Fig. 2 is an XRD pattern of iron phosphate prepared by the recycling preparation method of fig. 1.
Fig. 3 is an SEM image of iron phosphate prepared by the recycling manufacturing method of fig. 1.
Detailed Description
The technical solutions in the embodiments of the present invention will be clearly and completely described below with reference to the drawings in the embodiments of the present invention, and it is obvious that the described embodiments are only a part of the embodiments of the present invention, and not all of the embodiments. All other embodiments, which can be derived by a person skilled in the art from the embodiments given herein without making any creative effort, shall fall within the protection scope of the present invention.

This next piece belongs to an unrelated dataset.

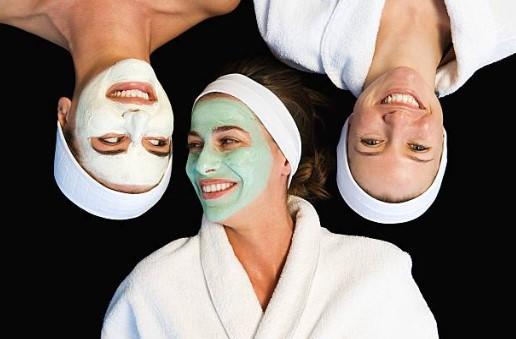 маски за лице, козметични маски, жени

Unless defined otherwise, all technical and scientific terms used herein have the same meaning as commonly understood by one of ordinary skill in the art to which this invention belongs. The terminology used in the description of the invention herein is for the purpose of describing particular embodiments only and is not intended to be limiting of the invention. As used herein, the term "or/and" includes any and all combinations of one or more of the associated listed items.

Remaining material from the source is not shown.